Walking through the campus at The Ohio State University Wexner Medical Center, you may come across “Stop the Bleed” kits. Inside you’ll find tools to help control bleeding on yourself or someone else until help arrives. Those tools include a tourniquet.
A dozen kits were purchased in 2020 and some are available in hallways next to AED kits. Those kits can be used to help someone suffering from a heart-related medical crisis.
“At the medical center and out in the community we’re trying to give people awareness on how to use a tourniquet,” said Dr. Nicholas Kman, professor of emergency medicine at The Ohio State University Wexner Medical Center.
He said this is a skill that could save someone’s life.
“If somebody has life-threatening bleeding, they can bleed out quickly,” he said. “In as little as three minutes.”
Dr. Kman recently offered a “Stop the Bleed” certification course for medical students. The idea is anyone can learn how to apply a tourniquet correctly, and then they can go on to teach more people in their community. He said for example he’s already offered “Stop the Bleed” training for school resource officers.

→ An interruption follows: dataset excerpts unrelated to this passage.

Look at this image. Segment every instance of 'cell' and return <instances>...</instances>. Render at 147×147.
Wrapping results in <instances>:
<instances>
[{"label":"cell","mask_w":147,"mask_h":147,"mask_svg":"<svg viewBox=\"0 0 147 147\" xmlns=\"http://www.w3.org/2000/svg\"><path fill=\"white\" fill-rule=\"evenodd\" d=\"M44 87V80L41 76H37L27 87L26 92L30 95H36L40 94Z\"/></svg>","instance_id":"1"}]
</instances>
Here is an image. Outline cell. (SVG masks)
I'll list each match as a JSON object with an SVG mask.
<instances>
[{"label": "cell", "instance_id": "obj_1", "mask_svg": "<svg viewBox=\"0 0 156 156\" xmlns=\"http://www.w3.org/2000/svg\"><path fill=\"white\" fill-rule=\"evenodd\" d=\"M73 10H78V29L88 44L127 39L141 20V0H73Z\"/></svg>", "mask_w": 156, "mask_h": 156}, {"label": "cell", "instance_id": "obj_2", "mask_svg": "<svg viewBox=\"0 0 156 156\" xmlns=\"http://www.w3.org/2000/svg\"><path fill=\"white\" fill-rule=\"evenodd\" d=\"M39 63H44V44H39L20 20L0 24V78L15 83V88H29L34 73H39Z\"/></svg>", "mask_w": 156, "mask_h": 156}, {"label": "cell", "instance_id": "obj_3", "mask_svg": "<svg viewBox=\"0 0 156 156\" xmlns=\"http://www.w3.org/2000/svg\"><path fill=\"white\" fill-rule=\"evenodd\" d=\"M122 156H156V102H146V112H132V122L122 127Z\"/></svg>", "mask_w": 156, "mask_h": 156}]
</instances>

He said these kits should be readily available in places where a lot of people can be at once, like the airport for example.
“[Tourniquets] are very effective when applied quickly,” said Dr. Kman. “And it doesn’t take a ton of training.”
Dr. Kman said when he started to give this course, he used to have to take time to explain the relevance of knowing this skill. However, he points to the 2017 mass shooting at a country concert in Las Vegas as an example.
“The first people to respond and render aid were the concert-goers,” he said.
Lindy Martz, a nurse, took the training and is now helping others learn. When thinking about learning how to use a tourniquet, like learning how to do CPR, Martz shared how she feels about that.
“As a mom of three kids, a little frightened but as a nurse, it makes me feel empowered and prepared,” she said. “Prepared to go out and teach my family, individuals in the community, and empowered to hopefully save someone’s life as needed.”